# [Task list]
[A] Please list every argument name that has a description under the Arguments heading of the ARIMA documentation page below.
[B] Write out everything in the ARIMA documentation page from "A specification of the non-seasonal" down to "rows as 'x'.", keeping every word unchanged.

# [Document section]
Arima with Ljung-Box

Fit an ARIMA model and test residuals with the Ljung-Box statistic

Usage

ARIMA(x, order = c(0, 0, 0),
     seasonal = list(order = c(0, 0, 0), period = NA),
     xreg = NULL, include.mean = TRUE, transform.pars = TRUE,
     fixed = NULL, init = NULL, method = c("CSS-ML", "ML", "CSS"),
     n.cond, optim.control = list(), kappa = 1e6, Box.test.lag=NULL,
     Box.test.df = c("net.lag", "lag"),
     type = c("Ljung-Box", "Box-Pierce", "rank"))

Arguments

x

a univariate time series

order

A specification of the non-seasonal part of the ARIMA model: the three components (p, d, q) are the AR order, the degree of differencing, and the MA order.

seasonal

A specification of the seasonal part of the ARIMA model, plus the period (which defaults to 'frequency(x)'). This should be a list with components 'order' and 'period', but a specification of just a numeric vector of length 3 will be turned into a suitable list with the specification as the 'order'.

xreg

Optionally, a vector or matrix of external regressors, which must have the same number of rows as 'x'.

include.mean

Should the ARMA model include a mean/intercept term? The default is 'TRUE' for undifferenced series, and it is ignored for ARIMA models with differencing.

transform.pars

Logical. If true, the AR parameters are transformed to ensure that they remain in the region of stationarity. Not used for 'method = "CSS"'.

# [Given information]

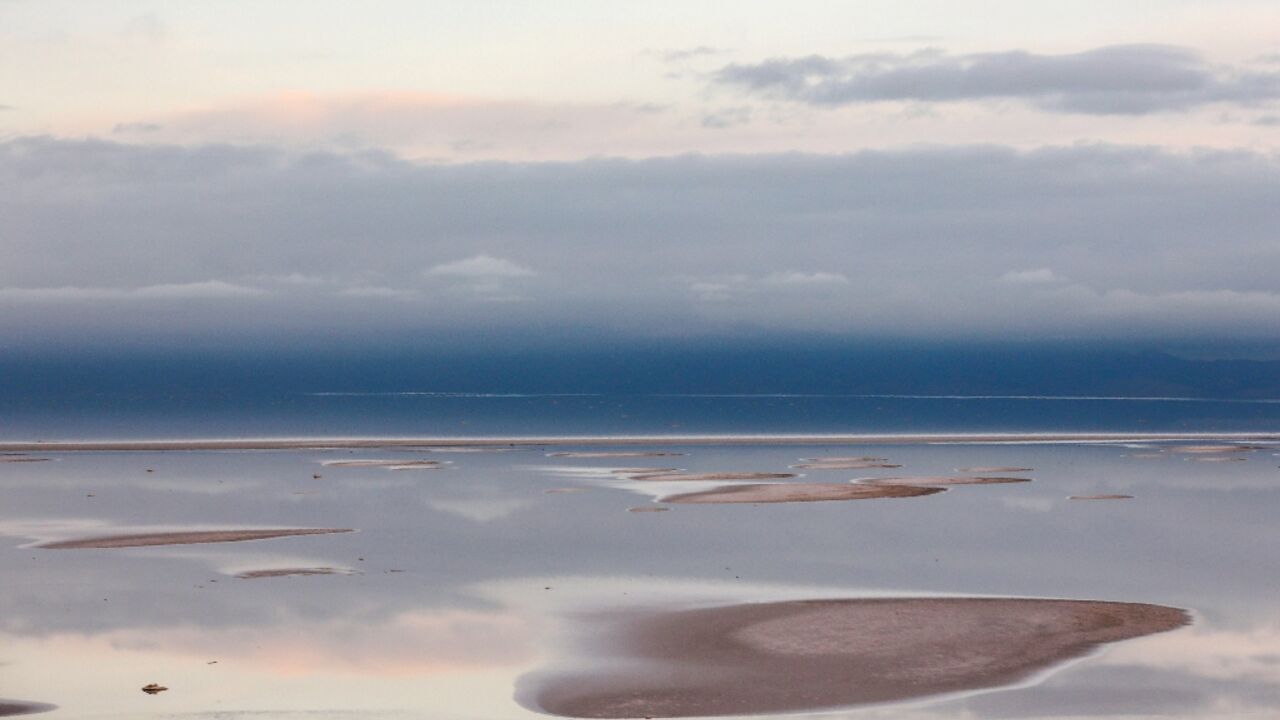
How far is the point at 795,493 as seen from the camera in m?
53.2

# [Completed exercise]
[A]
x
order
seasonal
xreg
include.mean
transform.pars

[B]
A specification of the non-seasonal part of the ARIMA model: the three components (p, d, q) are the AR order, the degree of differencing, and the MA order.

seasonal

A specification of the seasonal part of the ARIMA model, plus the period (which defaults to 'frequency(x)'). This should be a list with components 'order' and 'period', but a specification of just a numeric vector of length 3 will be turned into a suitable list with the specification as the 'order'.

xreg

Optionally, a vector or matrix of external regressors, which must have the same number of rows as 'x'.